By FoxLearn 7/18/2024 7:51:36 AM   5.3K
To convert a PDF to Word using the DocX library in C#, you would typically follow these steps.

How to convert pdf to word in C#

Create a new Windows Forms application project, then you can design a simple layout as shown below allows you to select a pdf file, then convert the pdf file to word in c#.

c# convert pdf to word

PDF to docx converter c#

Next, You need to install DocX from the nuget to your project.

docx c#

This library helps you convert text to docx, you can easily modify your word file without installing Word.

And don't forget to install PDFbox from the nuget to your project. It's a library that helps you read a pdf file, then convert pdf to text in c#.

c# pdfbox

Maybe you will find a lot of pdf-supported libraries, such as itextsharp...etc, but for the scope of this article I only guide how to use the pdfbox library.

Adding a click event handler to the Browser button allows you to select a pdf file.

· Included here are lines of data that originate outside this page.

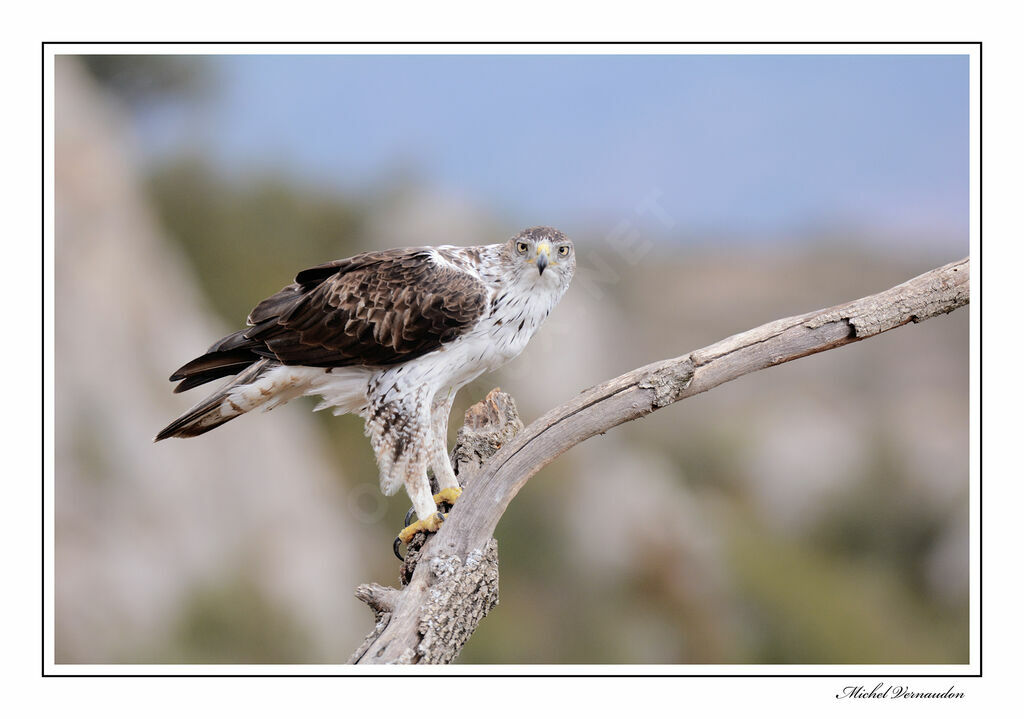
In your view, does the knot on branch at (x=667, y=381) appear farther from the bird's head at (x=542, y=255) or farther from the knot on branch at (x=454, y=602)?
the knot on branch at (x=454, y=602)

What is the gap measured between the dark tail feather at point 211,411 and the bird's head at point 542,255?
3.15 feet

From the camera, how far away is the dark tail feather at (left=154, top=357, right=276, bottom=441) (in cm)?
277

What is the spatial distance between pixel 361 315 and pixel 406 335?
0.18 metres

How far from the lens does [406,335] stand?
8.51 ft

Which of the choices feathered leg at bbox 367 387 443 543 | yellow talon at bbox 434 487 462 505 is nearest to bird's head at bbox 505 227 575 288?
feathered leg at bbox 367 387 443 543

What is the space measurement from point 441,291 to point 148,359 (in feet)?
9.06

private void btnBrowser_Click(object sender, EventArgs e)
{
    using (OpenFileDialog ofd = new OpenFileDialog() { Filter = "PDF files|*.pdf" })
    {
        if (ofd.ShowDialog() == DialogResult.OK)
            txtFileName.Text = ofd.FileName;
    }
}

Adding a click event handler to the Convert button allows you to convert pdf to word in c#.

//c# convert pdf to word programmatically
private void btnConvert_Click(object sender, EventArgs e)
{
    if (string.IsNullOrEmpty(txtFileName.Text))
    {
        MessageBox.Show("Please select your pdf file.", "Message", MessageBoxButtons.OK, MessageBoxIcon.Warning);
        return;
    }
    PDDocument doc = PDDocument.load(txtFileName.Text);
    PDFTextStripper stripper = new PDFTextStripper();
    rtfData.Text = (stripper.getText(doc));
    var docName = Path.GetFileNameWithoutExtension(txtFileName.Text) + ".docx";
    var worddoc = DocX.Create(docName);
    worddoc.InsertParagraph(rtfData.Text);
    worddoc.Save();
    Process.Start(docName);
}

After conversion is complete, you can use the Start method of Process class to open the file.

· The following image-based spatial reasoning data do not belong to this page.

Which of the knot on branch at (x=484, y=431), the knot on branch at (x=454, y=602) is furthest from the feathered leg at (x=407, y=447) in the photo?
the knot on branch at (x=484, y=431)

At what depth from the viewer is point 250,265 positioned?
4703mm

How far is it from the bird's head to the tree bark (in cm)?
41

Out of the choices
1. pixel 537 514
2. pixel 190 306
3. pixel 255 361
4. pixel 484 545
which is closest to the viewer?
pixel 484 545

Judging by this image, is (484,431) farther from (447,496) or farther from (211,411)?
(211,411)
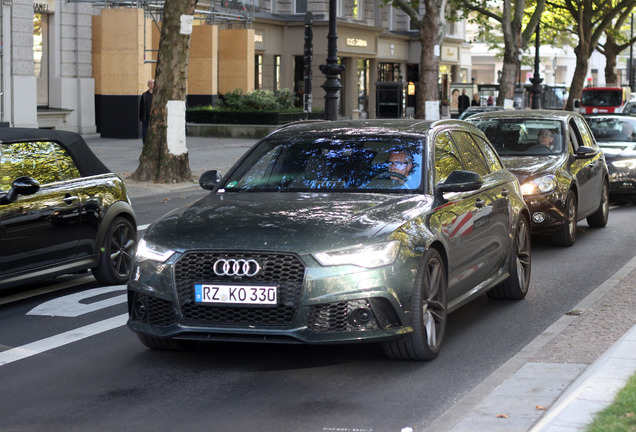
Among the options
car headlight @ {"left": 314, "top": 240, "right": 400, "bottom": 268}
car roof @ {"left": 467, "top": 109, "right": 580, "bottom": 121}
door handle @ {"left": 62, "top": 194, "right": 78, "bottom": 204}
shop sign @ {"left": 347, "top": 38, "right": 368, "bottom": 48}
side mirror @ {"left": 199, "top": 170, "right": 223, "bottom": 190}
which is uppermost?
shop sign @ {"left": 347, "top": 38, "right": 368, "bottom": 48}

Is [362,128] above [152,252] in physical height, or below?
above

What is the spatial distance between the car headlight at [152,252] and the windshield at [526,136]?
7.80 meters

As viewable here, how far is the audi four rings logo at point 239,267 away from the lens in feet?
20.9

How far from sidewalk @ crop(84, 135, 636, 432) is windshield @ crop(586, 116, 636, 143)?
1028 cm

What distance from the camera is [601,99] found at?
185 feet

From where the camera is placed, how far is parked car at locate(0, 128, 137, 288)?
8.69 metres

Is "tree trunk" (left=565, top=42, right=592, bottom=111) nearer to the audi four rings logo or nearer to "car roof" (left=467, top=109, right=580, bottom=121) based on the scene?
"car roof" (left=467, top=109, right=580, bottom=121)

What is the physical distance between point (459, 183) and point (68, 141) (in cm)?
394

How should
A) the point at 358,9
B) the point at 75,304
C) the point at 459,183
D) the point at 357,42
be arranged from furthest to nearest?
1. the point at 358,9
2. the point at 357,42
3. the point at 75,304
4. the point at 459,183

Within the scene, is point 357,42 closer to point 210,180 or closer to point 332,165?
point 210,180

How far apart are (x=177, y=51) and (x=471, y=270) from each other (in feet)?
45.8

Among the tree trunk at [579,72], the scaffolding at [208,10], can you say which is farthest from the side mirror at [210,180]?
the tree trunk at [579,72]

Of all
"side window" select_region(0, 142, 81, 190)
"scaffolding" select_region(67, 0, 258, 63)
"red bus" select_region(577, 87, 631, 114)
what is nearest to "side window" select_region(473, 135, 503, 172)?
"side window" select_region(0, 142, 81, 190)

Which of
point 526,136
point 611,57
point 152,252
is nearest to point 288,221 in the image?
point 152,252
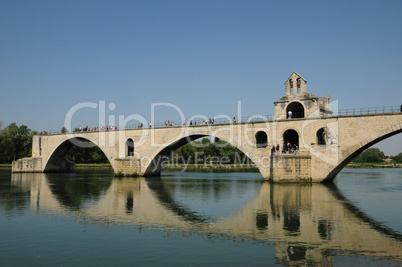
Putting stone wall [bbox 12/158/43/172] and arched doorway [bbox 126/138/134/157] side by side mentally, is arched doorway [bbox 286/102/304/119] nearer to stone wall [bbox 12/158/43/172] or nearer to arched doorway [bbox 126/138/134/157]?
arched doorway [bbox 126/138/134/157]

And don't forget to include the namespace below to your form.

//pdf to word converter .net library
using org.apache.pdfbox.pdmodel;
using org.apache.pdfbox.util;
using Xceed.Words.NET;

PDFBox is a powerful Java library for processing PDF files, it's hosted at Apache Software Foundation.

Xceed.Words.NET which is part of the DocX library and it's used to create the Word document.